# [Text]

=== Section Start ===

Russia tables rival Syria resolution: U.N. diplomat

February 13, 2014 11:11 am | Updated November 16, 2021 06:37 pm IST - UNITED NATIONS

Russian Deputy Minister of Foreign Affairs,  Gennady Gatilov, center, leaves    after a meeting with the UN Joint Special Representative for Syria Lakhdar Brahimi, the second round of negotiation between the Syrian government and the opposition in Geneva, Switzerland, Wednesday , Feb.  12, 2014. (AP Photo/Keystone,Salvatore Di Nolfi)

Russian Deputy Minister of Foreign Affairs, Gennady Gatilov, center, leaves after a meeting with the UN Joint Special Representative for Syria Lakhdar Brahimi, the second round of negotiation between the Syrian government and the opposition in Geneva, Switzerland, Wednesday , Feb. 12, 2014. (AP Photo/Keystone,Salvatore Di Nolfi)

Russia presented a rival U.N. resolution on the humanitarian crisis in Syria to key Security Council members after saying they would veto a Western and Arab-backed measure threatening sanctions against Syria, a U.N. diplomat said late on Wednesday.

=== Section End ===

# [Provided records]
=== Section Start ===

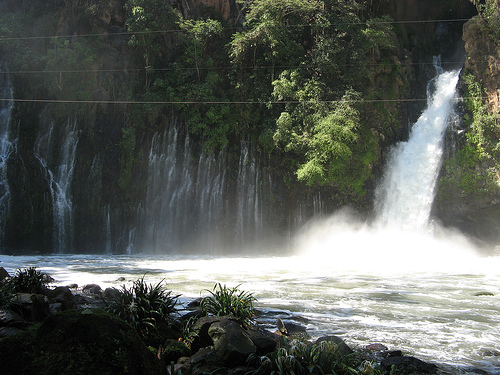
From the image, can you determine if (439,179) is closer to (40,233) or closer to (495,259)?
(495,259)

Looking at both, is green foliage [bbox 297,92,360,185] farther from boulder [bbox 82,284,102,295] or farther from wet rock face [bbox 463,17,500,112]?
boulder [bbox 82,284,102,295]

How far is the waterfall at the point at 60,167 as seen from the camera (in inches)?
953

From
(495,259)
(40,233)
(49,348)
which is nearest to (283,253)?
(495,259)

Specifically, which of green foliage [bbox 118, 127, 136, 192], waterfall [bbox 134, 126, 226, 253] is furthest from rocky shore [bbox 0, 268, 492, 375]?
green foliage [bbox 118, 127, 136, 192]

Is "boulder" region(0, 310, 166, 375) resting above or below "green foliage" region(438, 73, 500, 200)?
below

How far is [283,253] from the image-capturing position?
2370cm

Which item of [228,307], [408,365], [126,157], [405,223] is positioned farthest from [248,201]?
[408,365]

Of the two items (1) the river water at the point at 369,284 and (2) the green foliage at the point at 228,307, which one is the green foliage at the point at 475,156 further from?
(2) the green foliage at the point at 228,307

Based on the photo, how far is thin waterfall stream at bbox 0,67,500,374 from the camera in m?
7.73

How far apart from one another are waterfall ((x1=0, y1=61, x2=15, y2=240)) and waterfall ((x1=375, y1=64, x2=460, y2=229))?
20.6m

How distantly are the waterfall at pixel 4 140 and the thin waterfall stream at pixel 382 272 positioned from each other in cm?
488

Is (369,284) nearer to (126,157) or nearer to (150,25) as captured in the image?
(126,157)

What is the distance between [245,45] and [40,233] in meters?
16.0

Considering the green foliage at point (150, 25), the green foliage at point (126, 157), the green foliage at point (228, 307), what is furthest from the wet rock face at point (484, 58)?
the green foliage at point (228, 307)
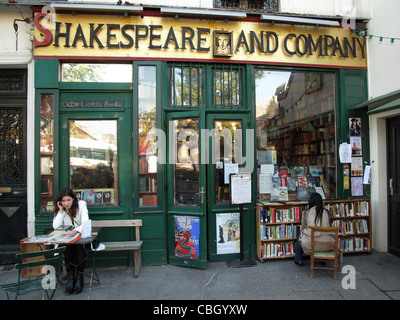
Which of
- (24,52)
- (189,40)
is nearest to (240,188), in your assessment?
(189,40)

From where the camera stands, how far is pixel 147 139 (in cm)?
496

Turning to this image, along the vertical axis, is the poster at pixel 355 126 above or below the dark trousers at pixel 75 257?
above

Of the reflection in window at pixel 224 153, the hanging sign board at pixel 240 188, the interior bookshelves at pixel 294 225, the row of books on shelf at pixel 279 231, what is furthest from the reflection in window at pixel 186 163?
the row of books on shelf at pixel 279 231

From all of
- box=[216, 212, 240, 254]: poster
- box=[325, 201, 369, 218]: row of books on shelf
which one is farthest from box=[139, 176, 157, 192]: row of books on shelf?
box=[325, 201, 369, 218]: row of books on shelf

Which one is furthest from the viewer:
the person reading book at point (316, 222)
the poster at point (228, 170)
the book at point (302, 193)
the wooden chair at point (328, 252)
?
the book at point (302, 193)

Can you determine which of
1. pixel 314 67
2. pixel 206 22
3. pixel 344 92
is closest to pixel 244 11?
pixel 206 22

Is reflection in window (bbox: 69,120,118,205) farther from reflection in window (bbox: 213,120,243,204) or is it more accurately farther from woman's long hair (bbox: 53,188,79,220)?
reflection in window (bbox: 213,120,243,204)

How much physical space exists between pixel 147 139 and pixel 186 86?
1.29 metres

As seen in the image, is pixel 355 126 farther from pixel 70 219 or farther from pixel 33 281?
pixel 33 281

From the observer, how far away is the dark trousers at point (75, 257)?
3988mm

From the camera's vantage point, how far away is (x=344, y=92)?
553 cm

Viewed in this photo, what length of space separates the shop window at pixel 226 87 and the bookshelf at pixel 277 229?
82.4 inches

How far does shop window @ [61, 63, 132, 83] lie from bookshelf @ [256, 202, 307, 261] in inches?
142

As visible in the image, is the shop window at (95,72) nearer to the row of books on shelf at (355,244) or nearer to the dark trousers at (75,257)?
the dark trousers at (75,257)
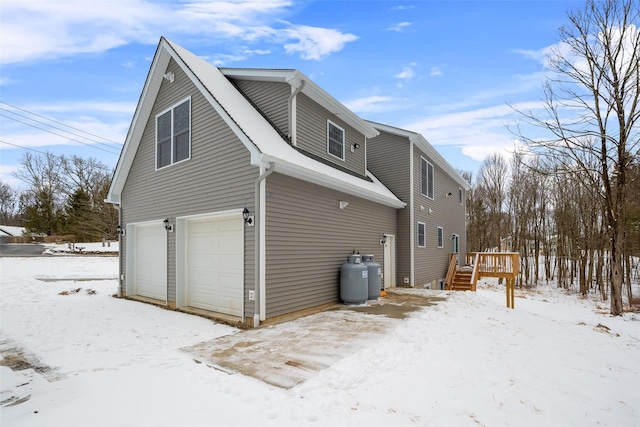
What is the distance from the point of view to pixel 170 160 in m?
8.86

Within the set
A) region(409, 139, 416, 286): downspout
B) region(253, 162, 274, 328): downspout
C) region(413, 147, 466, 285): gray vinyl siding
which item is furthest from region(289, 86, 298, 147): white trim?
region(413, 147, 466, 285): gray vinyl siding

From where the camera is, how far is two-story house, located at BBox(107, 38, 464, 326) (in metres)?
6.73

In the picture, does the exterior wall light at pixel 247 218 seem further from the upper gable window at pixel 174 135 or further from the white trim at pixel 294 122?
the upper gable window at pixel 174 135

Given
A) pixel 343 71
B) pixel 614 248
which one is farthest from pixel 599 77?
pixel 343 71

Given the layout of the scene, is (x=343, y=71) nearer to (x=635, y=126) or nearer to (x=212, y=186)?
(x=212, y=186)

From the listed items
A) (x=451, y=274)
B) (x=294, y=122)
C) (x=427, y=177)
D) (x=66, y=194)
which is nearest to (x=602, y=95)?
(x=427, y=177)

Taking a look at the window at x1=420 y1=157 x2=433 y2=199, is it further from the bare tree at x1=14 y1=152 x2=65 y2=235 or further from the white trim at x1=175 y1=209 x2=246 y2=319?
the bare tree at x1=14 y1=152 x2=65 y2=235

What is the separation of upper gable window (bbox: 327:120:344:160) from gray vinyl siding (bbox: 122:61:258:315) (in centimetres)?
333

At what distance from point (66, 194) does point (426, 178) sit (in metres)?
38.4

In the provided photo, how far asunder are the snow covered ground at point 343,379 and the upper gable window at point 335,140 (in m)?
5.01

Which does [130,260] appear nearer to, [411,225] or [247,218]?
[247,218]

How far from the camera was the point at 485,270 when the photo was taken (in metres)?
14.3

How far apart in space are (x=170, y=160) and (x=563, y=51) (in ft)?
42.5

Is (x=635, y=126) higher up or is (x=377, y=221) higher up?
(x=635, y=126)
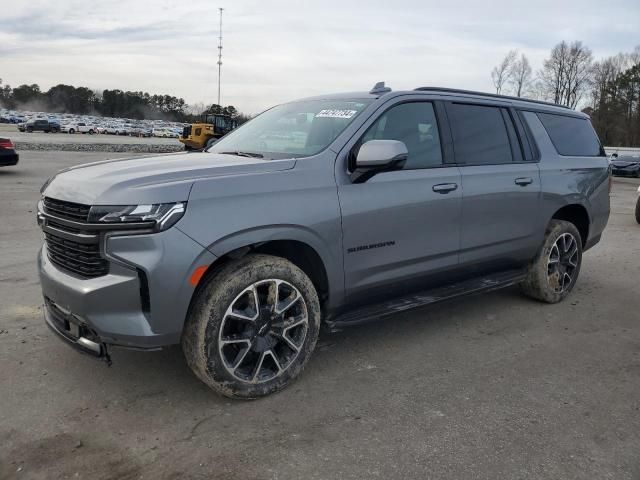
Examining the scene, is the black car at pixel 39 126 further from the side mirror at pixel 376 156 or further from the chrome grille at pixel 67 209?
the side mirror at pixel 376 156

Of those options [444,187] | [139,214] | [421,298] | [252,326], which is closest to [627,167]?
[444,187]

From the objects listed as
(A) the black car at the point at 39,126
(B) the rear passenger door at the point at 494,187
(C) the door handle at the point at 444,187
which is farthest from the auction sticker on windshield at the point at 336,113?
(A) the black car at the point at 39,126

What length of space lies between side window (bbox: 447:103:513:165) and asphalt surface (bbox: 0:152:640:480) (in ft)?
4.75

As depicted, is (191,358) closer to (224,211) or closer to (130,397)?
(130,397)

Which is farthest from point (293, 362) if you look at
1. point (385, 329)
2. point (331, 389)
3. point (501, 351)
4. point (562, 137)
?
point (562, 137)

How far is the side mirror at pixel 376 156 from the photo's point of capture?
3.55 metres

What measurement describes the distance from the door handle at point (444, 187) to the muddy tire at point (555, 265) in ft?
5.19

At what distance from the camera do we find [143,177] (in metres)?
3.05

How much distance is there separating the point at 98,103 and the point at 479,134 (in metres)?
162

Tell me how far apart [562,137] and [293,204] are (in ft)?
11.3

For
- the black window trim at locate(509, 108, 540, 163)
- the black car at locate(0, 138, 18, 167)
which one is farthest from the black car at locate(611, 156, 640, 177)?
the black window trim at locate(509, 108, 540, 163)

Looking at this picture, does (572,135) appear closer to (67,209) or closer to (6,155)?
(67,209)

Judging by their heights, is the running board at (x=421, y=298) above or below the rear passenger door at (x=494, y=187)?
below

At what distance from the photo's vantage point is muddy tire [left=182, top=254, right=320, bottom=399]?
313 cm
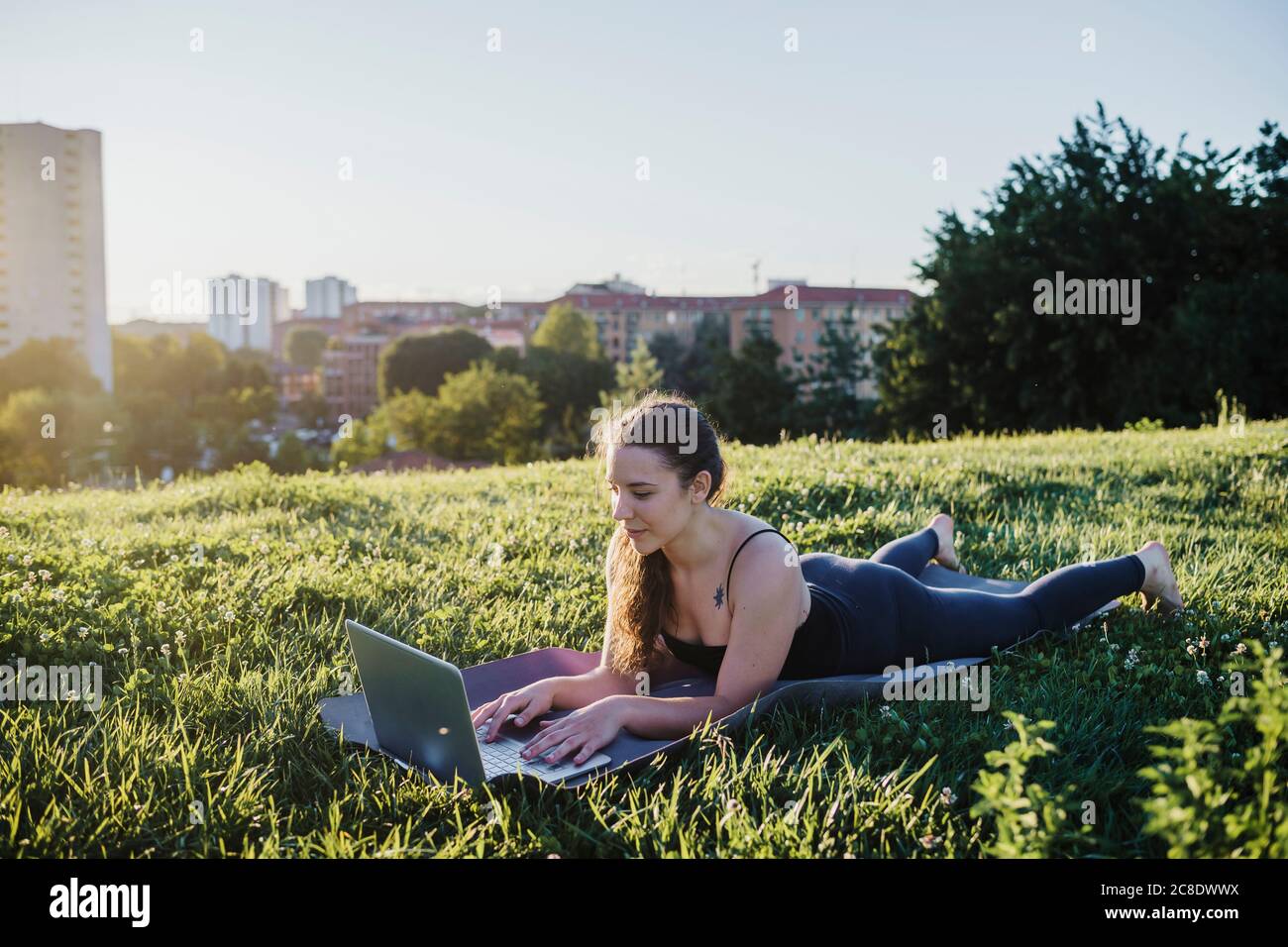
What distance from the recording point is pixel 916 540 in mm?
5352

=== Section End ===

# [What this exercise asks]
1) List every person named in the news item about Russia's rival Syria resolution.
2) Based on the news item about Russia's rival Syria resolution, decide whether each statement agrees with it. Answer yes or no, and quote the words that decide it.
(a) The meeting Gatilov left took place in Geneva.
(b) Russia said it would back the Western and Arab-backed measure.
(c) The report on the rival resolution came from a U.N. diplomat.
3) Write the next few sentences of the news item about Russia's rival Syria resolution, continuing from its last sentence.

# [Answers for this exercise]
1) Gennady Gatilov, Lakhdar Brahimi, Salvatore Di Nolfi

2)
(a) Yes: "in Geneva, Switzerland"
(b) No: "after saying they would veto a Western and Arab-backed measure"
(c) Yes: "a U.N. diplomat said late on Wednesday"

3)
Russia’s U.N. Ambassador Vitaly Churkin gave the text to the four other veto-wielding permanent members of the council the United States, Britain, France and China at a meeting, the diplomat said, speaking on condition of anonymity because the meeting was private.

The Russian draft includes some parts of the Western and Arab text, the diplomat said.

Negotiations were expected to see if the drafts can be merged into a compromise text, the diplomat said.

Western diplomats said their goal is to get agreement from all 15 council members on a resolution demanding immediate and unrestricted access to all areas of Syria to deliver aid.

Mr. Churkin dismissed the Western and Arab text as a “political.”.

The Western and Arab text puts most of the blame for the humanitarian crisis on the Syrian government.

It demands that civilians be allowed to leave and calls on Syrian authorities to allow humanitarian access to people in need across conflict lines and across borders from neighbouring countries, particularly Turkey and Iraq.

If the resolution’s demands aren’t met within 15 days, the draft expresses the Security Council’s intention to impose non-military sanctions.

Russia and China, which back the Syrian government, have blocked three previous Western-backed resolutions that would have pressured President Bashar Assad to end the now three-year-old civil war.

The divided Security Council did come together in October to approve a presidential statement appealing for immediate access to all areas of Syria to deliver aid. But the supporters want a legally binding resolution.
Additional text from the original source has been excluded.